4,原子力市民委員会(座長・大島堅一龍谷大学教授)による「海洋放水」に代わる汚染水対策に関する提言(2021年)についてどのような認識をされているのか。
●経産省;これそのものの名前で公表されているものか?スタッフでは認識していない。
4月に出されているものについて言えば、モルタル固化,大型タンクでの保管、を提言されていると認識しているが、モルタル固化は体積が増える、加工する際に蒸発すると大気に漏れる,タンクの大型化は、そこに入れる容量は大幅に増やせず抜本的解決にならない。4月に提言されているものについて、今この瞬間、この問題を解決するには課題があって代替案にはならないと認識している。
○センター;場所がないと言っているが30年放水し続けると言っている,30年かけて解決する。施設の敷地は燃料デブリの置き場としても、燃料デブリについては解決のめどが立っていない,敷地の用途についても、大型タンク化は代替案にならないのか。

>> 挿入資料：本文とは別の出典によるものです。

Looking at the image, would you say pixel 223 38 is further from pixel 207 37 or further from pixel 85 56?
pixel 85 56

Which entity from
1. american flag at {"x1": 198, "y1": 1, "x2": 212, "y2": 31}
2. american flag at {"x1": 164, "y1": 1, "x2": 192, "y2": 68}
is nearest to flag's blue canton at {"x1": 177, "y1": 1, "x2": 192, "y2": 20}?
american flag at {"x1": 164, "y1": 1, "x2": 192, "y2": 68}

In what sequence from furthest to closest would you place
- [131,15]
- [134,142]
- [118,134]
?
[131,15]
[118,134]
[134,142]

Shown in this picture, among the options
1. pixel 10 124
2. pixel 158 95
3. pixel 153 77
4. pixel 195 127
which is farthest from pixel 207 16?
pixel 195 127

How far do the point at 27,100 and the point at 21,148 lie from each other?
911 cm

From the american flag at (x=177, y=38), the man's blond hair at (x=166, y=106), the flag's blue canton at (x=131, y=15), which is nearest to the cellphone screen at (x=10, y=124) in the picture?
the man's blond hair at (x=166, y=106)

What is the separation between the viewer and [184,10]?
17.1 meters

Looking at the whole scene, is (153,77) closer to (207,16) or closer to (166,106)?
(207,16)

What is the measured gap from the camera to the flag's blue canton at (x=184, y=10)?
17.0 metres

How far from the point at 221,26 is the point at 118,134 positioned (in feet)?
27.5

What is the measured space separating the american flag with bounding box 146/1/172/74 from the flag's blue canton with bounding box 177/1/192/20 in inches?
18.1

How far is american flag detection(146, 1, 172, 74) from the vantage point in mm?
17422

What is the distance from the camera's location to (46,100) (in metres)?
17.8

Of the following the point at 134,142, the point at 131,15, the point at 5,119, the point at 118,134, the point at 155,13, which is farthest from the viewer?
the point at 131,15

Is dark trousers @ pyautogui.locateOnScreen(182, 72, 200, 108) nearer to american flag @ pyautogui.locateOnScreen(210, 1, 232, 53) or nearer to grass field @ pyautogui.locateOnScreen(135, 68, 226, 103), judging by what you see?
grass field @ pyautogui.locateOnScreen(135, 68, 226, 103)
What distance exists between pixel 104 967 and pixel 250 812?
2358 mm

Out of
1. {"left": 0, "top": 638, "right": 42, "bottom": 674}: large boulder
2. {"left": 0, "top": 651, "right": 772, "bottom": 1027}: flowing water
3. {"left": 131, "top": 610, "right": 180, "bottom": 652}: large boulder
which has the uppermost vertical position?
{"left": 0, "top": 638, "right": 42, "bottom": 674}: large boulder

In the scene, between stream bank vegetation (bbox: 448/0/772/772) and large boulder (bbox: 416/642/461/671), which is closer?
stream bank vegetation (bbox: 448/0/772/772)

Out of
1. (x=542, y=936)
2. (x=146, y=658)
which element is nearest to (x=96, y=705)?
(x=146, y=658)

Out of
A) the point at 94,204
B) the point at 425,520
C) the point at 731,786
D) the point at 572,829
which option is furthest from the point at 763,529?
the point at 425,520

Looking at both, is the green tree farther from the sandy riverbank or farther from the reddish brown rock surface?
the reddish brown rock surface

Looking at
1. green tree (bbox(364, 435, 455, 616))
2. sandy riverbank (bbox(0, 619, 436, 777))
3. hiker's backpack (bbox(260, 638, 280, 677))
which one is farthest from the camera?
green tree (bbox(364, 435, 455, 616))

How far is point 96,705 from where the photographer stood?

●経産省;タンクを大型化してもすごく用量を増やすことにならないので、抜本的な解決にならない,大型タンクの工事には時間がかかる。タンクを増やして保管できるほど、容量が増える訳ではない。
○センター;きちんと問題点はこうで代替案にならないと言うことを、明確に出してほしい
○センター;地下水の止水をきちんとする。いつまでたっても汚染水発生し続ける。早めにやる。海洋放出より止水を先にすべき。
●経産省;IEEAが提案している止水は将来的に向けた改題として止水を言っている,今この瞬間の課題として止水を行っているわけではない。止水することには課題がある,大規模な工事をするときに、近づいて作業することの難しさ、工事の壁を立てたとき,水が流れ込んで汚染水が返って増えてしまう、完全止水に問題点がある。
○センター;本末転倒。火事場泥棒のような話。
地質だって、ちゃんと調べていないと批判がある。
どこにバイパスを作るか、ちゃんと計画をする。止水のための長期、3年くらいのスパンで,完全止水のためのコンクリート壁もっと山側につくる提案もされている。それは難しいと切り捨てず,海洋放出だけ?簡単とは言ってもいくらかかるとは答えられないくらいかかる。数百億円か。
止水をきちんとしてください。
海洋放出すれば、太平洋で希釈しするから大丈夫というが、放射能プルームがあった。海洋学者は海の中でプルーム状になると言っている。出した瞬間にまぜこぜになって流れていくのではなく、プルームになって宮城沖から茨城沖を繰り返し行き来する可能性が言われている。
人以外の生物種の影響をやることは重要。
安全とは書けないはず。まだわからない。海洋プルームの挙動は、漁業者も納得していない。
対策室では頭に入れてやるべき。
○センター;2017年にICRPの報告書。生物種への影響を記載しているが、データを集めて、動物の生態を整理したもの。このレポートの考察は,断片的な考察の寄せ集めとしている。これから生物間の影響を考える。これを受けてタスクグループが検証している、評価しようとしているのは新しい動き。今、安全だと早急に談ずることはできない。
5,追記にあたり専門委員会を組織するとのことだが委員構成はどのように検討しているのか。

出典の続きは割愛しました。